**Tarefa**
Liste, transcrevendo-as na íntegra, todas as linhas dos dados abaixo em que aparece a palavra "categories".

**Os dados**
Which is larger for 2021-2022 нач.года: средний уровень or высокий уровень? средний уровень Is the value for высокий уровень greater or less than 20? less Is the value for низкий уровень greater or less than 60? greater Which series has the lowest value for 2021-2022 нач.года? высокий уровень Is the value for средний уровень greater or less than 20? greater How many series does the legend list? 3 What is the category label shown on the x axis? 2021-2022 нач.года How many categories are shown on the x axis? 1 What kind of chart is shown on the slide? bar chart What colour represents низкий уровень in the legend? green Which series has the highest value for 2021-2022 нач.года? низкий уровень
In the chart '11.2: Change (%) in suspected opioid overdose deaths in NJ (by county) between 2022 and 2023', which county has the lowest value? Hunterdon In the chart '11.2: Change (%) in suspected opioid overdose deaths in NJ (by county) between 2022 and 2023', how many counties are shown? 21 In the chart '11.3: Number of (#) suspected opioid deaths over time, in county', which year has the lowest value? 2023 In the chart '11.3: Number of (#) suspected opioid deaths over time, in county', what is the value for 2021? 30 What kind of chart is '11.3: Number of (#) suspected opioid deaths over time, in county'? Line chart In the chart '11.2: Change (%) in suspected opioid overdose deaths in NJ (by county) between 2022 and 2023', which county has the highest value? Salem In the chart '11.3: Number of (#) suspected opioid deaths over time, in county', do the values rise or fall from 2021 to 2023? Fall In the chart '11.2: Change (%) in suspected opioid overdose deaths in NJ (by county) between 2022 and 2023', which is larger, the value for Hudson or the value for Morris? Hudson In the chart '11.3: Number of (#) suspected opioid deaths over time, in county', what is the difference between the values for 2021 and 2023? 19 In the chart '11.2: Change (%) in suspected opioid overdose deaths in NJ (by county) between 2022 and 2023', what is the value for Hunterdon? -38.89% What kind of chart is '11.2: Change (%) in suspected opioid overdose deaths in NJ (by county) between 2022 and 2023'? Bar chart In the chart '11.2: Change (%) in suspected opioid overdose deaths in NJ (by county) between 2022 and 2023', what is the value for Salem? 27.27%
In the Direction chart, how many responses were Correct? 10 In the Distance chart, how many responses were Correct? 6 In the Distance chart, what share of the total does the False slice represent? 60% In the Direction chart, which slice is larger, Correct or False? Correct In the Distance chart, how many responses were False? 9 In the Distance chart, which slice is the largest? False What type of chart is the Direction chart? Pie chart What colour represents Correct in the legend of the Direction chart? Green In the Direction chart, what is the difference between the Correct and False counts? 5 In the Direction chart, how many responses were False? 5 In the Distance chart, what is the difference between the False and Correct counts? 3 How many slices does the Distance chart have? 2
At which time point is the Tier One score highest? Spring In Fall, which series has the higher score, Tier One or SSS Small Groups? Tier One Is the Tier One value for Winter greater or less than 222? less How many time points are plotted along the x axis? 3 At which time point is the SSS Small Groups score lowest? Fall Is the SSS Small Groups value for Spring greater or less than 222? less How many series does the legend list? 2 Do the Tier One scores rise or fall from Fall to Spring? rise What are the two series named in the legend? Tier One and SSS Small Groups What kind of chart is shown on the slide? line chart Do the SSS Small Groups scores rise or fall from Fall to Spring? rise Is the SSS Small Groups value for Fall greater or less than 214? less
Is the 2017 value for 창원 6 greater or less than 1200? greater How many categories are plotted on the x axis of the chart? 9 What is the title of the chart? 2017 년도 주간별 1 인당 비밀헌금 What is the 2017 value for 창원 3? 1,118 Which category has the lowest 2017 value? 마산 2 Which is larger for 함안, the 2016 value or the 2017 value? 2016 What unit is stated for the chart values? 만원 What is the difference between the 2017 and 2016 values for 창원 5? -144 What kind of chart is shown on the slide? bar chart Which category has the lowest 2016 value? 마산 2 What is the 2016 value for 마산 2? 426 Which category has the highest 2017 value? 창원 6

**Resolução escrita**
Which is larger for 2021-2022 нач.года: средний уровень or высокий уровень? средний уровень Is the value for высокий уровень greater or less than 20? less Is the value for низкий уровень greater or less than 60? greater Which series has the lowest value for 2021-2022 нач.года? высокий уровень Is the value for средний уровень greater or less than 20? greater How many series does the legend list? 3 What is the category label shown on the x axis? 2021-2022 нач.года How many categories are shown on the x axis? 1 What kind of chart is shown on the slide? bar chart What colour represents низкий уровень in the legend? green Which series has the highest value for 2021-2022 нач.года? низкий уровень
Is the 2017 value for 창원 6 greater or less than 1200? greater How many categories are plotted on the x axis of the chart? 9 What is the title of the chart? 2017 년도 주간별 1 인당 비밀헌금 What is the 2017 value for 창원 3? 1,118 Which category has the lowest 2017 value? 마산 2 Which is larger for 함안, the 2016 value or the 2017 value? 2016 What unit is stated for the chart values? 만원 What is the difference between the 2017 and 2016 values for 창원 5? -144 What kind of chart is shown on the slide? bar chart Which category has the lowest 2016 value? 마산 2 What is the 2016 value for 마산 2? 426 Which category has the highest 2017 value? 창원 6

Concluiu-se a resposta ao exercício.